Find the equation of Locus of a point equidistant from A (2,0) and Y-axis.
Answers
the equation of locus of a point equidistany from A(2,0) and Y-axis is y^2=4(x-1).
Step-by-step explanation:
Given :-
The point A(2,0)
To find :-
Equation of the locus of the point A which is equidistant from Y-axis
Solution :-
Given point A = (2,0)
We know that
Equation of Y-axis is X = 0
Let the point which is equidistant from the point A and Y-axis be P(x,y)

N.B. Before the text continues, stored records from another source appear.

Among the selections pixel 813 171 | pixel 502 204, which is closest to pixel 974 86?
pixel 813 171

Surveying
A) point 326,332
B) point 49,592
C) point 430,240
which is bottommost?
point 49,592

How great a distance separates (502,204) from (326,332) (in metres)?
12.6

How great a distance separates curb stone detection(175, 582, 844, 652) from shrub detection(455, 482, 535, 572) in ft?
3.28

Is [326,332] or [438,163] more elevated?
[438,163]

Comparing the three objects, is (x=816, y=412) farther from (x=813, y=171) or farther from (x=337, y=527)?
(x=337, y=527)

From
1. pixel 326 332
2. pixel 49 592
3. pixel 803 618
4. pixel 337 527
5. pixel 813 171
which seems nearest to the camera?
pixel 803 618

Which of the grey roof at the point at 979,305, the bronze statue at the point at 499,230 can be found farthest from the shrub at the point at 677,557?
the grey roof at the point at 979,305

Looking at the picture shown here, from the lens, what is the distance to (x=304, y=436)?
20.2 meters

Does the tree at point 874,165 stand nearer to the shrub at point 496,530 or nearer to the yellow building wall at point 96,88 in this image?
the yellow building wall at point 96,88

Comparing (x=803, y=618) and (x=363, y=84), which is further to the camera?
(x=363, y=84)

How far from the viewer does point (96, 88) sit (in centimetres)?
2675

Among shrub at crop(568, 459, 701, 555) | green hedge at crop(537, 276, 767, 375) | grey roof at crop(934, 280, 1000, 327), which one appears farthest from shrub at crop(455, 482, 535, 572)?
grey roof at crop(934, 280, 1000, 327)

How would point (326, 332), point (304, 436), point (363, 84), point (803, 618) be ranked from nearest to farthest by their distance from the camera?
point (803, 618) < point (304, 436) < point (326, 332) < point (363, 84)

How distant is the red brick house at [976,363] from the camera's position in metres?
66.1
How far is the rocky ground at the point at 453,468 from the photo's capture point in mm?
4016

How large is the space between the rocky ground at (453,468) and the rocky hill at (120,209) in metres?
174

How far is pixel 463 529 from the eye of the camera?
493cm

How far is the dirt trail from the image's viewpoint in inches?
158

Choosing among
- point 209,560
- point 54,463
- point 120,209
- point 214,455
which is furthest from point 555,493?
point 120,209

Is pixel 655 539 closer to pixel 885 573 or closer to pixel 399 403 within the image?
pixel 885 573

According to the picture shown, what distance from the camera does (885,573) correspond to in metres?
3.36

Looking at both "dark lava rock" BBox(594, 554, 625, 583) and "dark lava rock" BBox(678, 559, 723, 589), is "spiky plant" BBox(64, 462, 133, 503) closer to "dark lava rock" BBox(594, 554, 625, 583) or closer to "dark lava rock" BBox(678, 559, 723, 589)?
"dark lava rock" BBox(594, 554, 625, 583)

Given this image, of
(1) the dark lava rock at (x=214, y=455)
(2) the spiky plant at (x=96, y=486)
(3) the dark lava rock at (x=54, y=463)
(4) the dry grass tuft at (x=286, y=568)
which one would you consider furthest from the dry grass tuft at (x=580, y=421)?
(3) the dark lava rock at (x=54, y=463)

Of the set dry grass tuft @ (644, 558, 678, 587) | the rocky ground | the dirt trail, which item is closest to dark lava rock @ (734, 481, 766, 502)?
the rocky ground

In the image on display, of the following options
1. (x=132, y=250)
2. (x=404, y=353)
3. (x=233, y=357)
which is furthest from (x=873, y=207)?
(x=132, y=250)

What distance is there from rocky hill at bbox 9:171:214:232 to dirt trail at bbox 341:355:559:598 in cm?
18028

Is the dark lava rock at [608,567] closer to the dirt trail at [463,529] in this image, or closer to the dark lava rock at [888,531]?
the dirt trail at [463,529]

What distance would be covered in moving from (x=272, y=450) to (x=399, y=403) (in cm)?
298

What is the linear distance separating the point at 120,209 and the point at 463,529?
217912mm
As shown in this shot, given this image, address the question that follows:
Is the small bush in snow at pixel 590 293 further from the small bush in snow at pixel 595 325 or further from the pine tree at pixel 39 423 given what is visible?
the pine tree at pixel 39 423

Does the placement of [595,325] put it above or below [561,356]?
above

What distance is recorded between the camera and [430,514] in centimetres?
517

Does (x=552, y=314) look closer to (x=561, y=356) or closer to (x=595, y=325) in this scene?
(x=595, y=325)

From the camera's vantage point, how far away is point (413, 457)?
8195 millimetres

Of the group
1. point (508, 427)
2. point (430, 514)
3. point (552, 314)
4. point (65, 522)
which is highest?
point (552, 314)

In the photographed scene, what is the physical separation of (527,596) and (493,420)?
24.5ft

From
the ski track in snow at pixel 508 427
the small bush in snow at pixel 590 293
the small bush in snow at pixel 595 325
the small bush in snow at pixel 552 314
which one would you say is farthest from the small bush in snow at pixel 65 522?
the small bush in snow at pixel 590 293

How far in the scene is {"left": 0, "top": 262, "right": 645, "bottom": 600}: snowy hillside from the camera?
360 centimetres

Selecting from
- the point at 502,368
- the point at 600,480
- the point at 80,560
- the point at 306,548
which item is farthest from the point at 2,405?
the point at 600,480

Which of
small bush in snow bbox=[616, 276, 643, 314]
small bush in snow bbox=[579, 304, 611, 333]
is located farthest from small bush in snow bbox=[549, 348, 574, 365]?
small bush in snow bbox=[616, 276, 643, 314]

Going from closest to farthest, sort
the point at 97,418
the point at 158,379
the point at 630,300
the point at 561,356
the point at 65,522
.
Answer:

The distance from Y-axis to the point P(x,y) = x
A__________P_________Y-axis
The distance between A and P = The distance between P and Y-axis
We know that
The distance between two points (x₁, y₁) and (x₂, y₂) is √[(x₂-x₁)²+(y₂-y₁)²] units
Let (x₁, y₁) = (2,0) => x₁ = 2 and y₁ = 0
Let (x₂, y₂) = (x,y) => x₂ = x and y₂ = y
The distance between A and P
=> AP = √[(x-2)²+(y-0)²]
=> AP = √[(x-2)²+y²]
=> AP = √(x²-4x+4+y²) units -----------(1)
and
The distance from Y-axis to the point P(x,y)
= x ----------(2)
According to the given problem
The distance between A and P = The distance between P and Y-axis
=> √(x²-4x+4+y²) = x
On squaring both sides then
=> [√(x²-4x+4+y²)]² = x²
=> x²-4x+4+y² = x²
=> x²-4x+4+y²-x² = 0
=> -4x+4+y² = 0
=> y²-4x+4 = 0
Therefore,
Required equation is y²-4x+4 = 0
Answer :-
The equation of the locus of the point which is equidistant from A (2,0) and Y-axis is y²-4x+4 = 0
Used formulae:-
→ The distance between two points
(x₁, y₁) and (x₂, y₂) is √[(x₂-x₁)²+(y₂-y₁)²] units
→ The equation of Y-axis is x = 0